Hannah’s since become very savvy about Alzheimer’s. But it’s one thing to know about Al and a whole other experience to live with the changes he’s created. I wasn’t sure how she’d cope.
I’m happy to report we all survived. The actual time in the car, though long, turned out well with Hannah and Grandpa Joe switching time as co-pilot. In fact, she was a big help to me in many ways, especially keeping us on course by interpreting the car’s navigation system.
I still don’t understand how kids today are so adept at all this. It’s like they come out of the womb preprogrammed for it. When I was a kid traveling with my parents the most important thing was to be sure I didn’t throw-up in the car. Sometimes I didn’t even succeed at that.
I think Hannah would agree that Al truly complicates travel. Getting from place to place and things like ordering food just take longer. I’d look at her and we’d smile as Grandpa Joe grappled with choices. She seemed okay with our slower pace, showing little reaction other than an occasional look of dismay when she realized she’d gotten half a block ahead of us.
We stopped one night in Las Vegas. I knew there wouldn’t be much there for someone Hannah’s age but I wanted her to see all the glitz. We unfortunately became part of the summer crush, the whole town packed in like sardines. Maybe it’s the ten years of Girl Scouts training she’s had but she was a trooper guiding Grandpa Joe through it. Even without Al tagging along it would have been overwhelming for anyone with a handicap.

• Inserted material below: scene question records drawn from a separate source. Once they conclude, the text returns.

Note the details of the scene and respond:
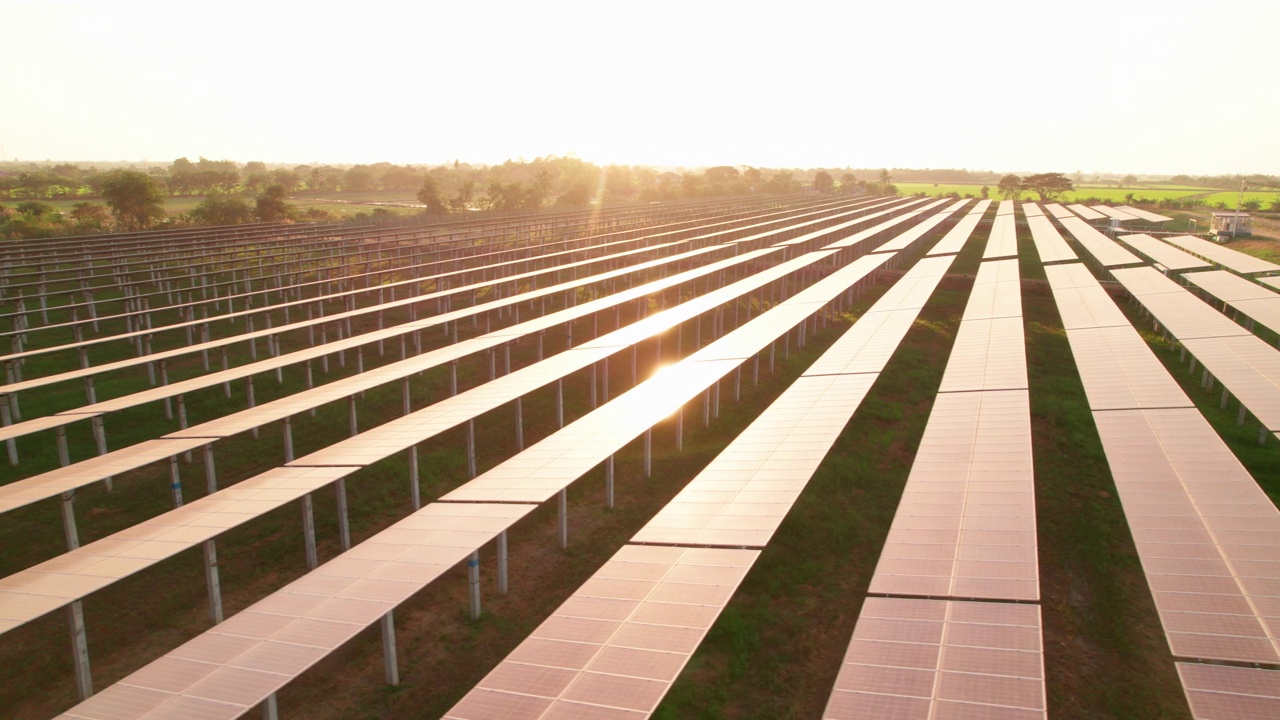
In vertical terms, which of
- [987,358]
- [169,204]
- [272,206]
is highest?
[169,204]

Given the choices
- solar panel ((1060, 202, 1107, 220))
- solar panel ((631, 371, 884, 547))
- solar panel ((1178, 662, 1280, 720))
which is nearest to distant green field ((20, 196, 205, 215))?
Answer: solar panel ((631, 371, 884, 547))

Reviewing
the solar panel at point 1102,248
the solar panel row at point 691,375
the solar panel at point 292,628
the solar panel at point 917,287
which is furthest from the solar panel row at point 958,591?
the solar panel at point 1102,248

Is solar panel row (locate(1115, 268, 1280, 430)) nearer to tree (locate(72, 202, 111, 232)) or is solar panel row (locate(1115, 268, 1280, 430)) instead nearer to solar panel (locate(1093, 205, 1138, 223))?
solar panel (locate(1093, 205, 1138, 223))

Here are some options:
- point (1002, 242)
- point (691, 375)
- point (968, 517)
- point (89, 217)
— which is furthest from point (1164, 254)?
point (89, 217)

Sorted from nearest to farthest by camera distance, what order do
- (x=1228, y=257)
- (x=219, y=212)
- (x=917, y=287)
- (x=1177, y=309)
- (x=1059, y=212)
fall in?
(x=1177, y=309)
(x=917, y=287)
(x=1228, y=257)
(x=219, y=212)
(x=1059, y=212)

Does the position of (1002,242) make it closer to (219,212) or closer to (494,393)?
(494,393)

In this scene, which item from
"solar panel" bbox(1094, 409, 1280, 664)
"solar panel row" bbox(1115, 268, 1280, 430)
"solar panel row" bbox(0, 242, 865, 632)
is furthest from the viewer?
"solar panel row" bbox(1115, 268, 1280, 430)

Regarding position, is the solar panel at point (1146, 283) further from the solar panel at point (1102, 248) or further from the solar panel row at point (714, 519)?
the solar panel row at point (714, 519)
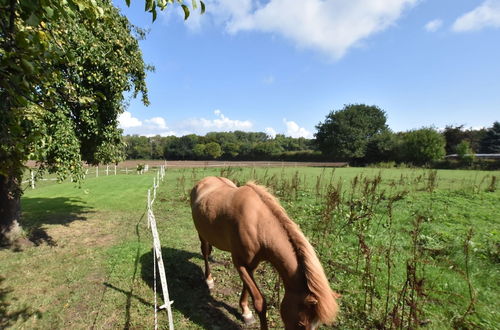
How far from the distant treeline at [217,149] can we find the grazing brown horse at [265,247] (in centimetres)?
6121

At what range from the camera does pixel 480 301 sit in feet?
12.8

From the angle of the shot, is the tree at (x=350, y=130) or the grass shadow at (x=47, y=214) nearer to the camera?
the grass shadow at (x=47, y=214)

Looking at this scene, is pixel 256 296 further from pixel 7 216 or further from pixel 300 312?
pixel 7 216

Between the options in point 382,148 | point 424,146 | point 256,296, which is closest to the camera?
point 256,296

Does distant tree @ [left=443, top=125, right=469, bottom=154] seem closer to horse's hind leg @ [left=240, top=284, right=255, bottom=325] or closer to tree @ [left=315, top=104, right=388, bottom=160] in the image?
tree @ [left=315, top=104, right=388, bottom=160]

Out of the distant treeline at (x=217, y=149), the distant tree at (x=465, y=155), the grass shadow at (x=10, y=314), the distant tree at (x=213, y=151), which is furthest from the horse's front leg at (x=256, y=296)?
the distant tree at (x=213, y=151)

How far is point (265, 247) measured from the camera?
313 centimetres

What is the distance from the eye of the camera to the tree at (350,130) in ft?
177

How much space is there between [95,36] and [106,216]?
6.24 metres

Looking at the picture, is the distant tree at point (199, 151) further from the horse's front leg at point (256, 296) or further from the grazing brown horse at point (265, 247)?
the horse's front leg at point (256, 296)

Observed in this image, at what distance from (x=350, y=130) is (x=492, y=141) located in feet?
97.7

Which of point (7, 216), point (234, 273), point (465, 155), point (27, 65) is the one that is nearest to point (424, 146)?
point (465, 155)

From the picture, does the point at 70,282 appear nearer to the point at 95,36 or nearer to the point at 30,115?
the point at 30,115

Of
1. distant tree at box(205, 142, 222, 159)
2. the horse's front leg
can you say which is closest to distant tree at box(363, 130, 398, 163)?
distant tree at box(205, 142, 222, 159)
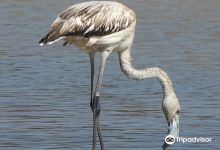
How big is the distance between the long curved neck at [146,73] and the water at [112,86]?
0.63 metres

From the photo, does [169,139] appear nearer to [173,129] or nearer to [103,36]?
[173,129]

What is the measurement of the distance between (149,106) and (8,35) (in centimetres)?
641

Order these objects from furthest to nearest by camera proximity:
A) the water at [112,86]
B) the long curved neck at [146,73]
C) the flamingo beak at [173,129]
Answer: the water at [112,86] → the long curved neck at [146,73] → the flamingo beak at [173,129]

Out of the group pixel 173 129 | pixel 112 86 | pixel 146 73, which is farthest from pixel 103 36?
pixel 112 86

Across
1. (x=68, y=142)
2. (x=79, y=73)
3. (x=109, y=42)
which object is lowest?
(x=79, y=73)

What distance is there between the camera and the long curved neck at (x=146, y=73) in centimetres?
1109

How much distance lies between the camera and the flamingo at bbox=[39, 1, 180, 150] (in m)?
10.9

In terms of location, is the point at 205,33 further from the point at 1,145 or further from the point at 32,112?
the point at 1,145

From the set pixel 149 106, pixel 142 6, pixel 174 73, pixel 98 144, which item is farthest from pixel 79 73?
pixel 142 6

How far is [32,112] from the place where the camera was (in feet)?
41.3

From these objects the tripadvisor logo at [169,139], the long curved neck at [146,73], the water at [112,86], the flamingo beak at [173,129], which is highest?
the long curved neck at [146,73]

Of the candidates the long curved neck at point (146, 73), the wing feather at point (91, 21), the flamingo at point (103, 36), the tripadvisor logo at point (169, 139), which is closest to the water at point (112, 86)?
the tripadvisor logo at point (169, 139)

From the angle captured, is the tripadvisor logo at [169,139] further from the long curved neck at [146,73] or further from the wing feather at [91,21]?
the wing feather at [91,21]

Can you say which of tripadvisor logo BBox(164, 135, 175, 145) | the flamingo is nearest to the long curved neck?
the flamingo
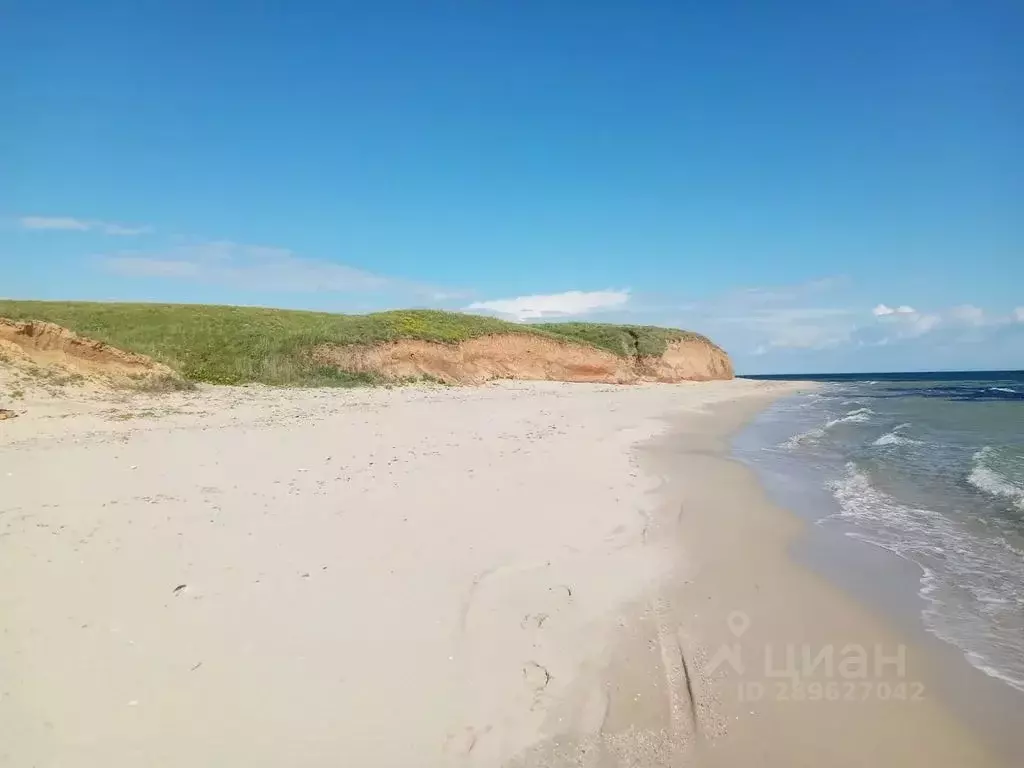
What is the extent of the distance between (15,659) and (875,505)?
12242 millimetres

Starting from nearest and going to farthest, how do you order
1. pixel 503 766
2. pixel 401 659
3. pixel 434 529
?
pixel 503 766 → pixel 401 659 → pixel 434 529

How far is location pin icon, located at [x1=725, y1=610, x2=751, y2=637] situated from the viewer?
18.7ft

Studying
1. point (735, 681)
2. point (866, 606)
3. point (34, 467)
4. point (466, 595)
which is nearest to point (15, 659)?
point (466, 595)

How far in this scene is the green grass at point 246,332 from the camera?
24672mm

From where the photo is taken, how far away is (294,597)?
222 inches

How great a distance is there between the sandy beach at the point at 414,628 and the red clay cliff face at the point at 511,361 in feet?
65.2

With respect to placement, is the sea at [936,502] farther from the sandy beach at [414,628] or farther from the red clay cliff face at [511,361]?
the red clay cliff face at [511,361]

That was emphasized again on our trip to the Grand Canyon…yes the Grand Canyon. I know I said no travel log, but I have to say how truly awesome it was seeing it for the first time. I would also tell you if you are in a wheelchair you better bring lots of friends. After pushing Grandpa Joe halfway around the South Rim we were both exhausted (me more than her). At one point, sitting on a very hot and over-crowded shuttle bus, I feared we might have stumbled into one of the “Griswold” family outings.
There were many things on our trip that Hannah might have enjoyed more with people her own age. I’m sure there were times we seemed tediously humdrum (after all we are senior citizens). But I think she knows how truly grateful we are for the time she shared with us.
Hannah has now flown off to California to visit her newly-wed brother and sister-in-law where there will be excitement filled days and late nights, kind of the yin and yang, a compliment for forces completing the wholeness of her trip.
I already miss her. I just hope that in her life our “Al” is the only “Al” she ever spends time with.